[PROVIDED DATA]
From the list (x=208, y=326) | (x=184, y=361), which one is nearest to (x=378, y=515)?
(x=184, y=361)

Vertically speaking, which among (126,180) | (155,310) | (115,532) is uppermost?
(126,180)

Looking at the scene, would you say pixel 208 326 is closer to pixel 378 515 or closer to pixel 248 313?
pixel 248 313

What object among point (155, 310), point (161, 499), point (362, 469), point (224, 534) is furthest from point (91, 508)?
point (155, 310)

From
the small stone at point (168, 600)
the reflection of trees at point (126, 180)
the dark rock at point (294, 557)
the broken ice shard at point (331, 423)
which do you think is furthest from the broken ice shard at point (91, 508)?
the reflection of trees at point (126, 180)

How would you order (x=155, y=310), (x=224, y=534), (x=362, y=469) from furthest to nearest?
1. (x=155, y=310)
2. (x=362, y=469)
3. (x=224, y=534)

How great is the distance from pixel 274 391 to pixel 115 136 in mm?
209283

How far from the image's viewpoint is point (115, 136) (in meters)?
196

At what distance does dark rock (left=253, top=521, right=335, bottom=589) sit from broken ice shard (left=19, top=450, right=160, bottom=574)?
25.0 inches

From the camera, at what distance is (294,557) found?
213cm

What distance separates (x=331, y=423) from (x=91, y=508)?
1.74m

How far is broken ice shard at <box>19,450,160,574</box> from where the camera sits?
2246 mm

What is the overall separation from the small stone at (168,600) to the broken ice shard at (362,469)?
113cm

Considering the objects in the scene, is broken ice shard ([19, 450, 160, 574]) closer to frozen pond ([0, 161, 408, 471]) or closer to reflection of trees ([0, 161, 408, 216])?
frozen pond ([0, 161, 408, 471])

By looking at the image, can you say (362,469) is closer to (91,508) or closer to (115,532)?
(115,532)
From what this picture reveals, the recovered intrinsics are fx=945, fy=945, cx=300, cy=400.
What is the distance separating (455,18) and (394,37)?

[WHAT IS EXPECTED] Print every entry exactly as written.

[RESPONSE]
From the list (x=208, y=326) | (x=184, y=361), which one is nearest to (x=378, y=515)?
(x=184, y=361)

Vertically speaking, which among (126,180) | (155,310) | (115,532) is uppermost?
(126,180)

Looking at the scene, would you say pixel 208 326 is closer to pixel 378 515 or closer to pixel 248 313?
pixel 248 313

What object among point (155, 310), point (161, 499), point (362, 469), point (224, 534) is furthest from point (91, 508)?
point (155, 310)

From
the small stone at point (168, 600)
the reflection of trees at point (126, 180)
the dark rock at point (294, 557)
the broken ice shard at point (331, 423)
which do you think is furthest from the broken ice shard at point (91, 508)?
the reflection of trees at point (126, 180)

How would you order (x=155, y=310), (x=224, y=534), (x=362, y=469) from furthest to nearest?
1. (x=155, y=310)
2. (x=362, y=469)
3. (x=224, y=534)

How great is the distance from pixel 274 391 to pixel 115 136 in mm?
209283

How far from the image's viewpoint is point (115, 136) (in meters)?
196

At what distance does dark rock (left=253, top=521, right=335, bottom=589) sit from broken ice shard (left=19, top=450, right=160, bottom=574)?
25.0 inches

From the camera, at what distance is (294,557) found?
213cm

What distance separates (x=331, y=423) from (x=91, y=508)?
1.74m

How far is broken ice shard at <box>19,450,160,574</box> from where the camera sits?
2246 mm

What is the overall separation from the small stone at (168,600) to the broken ice shard at (362,469)?
113cm

Considering the objects in the scene, is broken ice shard ([19, 450, 160, 574]) closer to frozen pond ([0, 161, 408, 471]) or closer to reflection of trees ([0, 161, 408, 216])?
frozen pond ([0, 161, 408, 471])

By looking at the image, can you say (362,469) is closer to (91,508) or closer to (115,532)?
(115,532)
From what this picture reveals, the recovered intrinsics are fx=945, fy=945, cx=300, cy=400.
What is the distance separating (455,18) and (394,37)?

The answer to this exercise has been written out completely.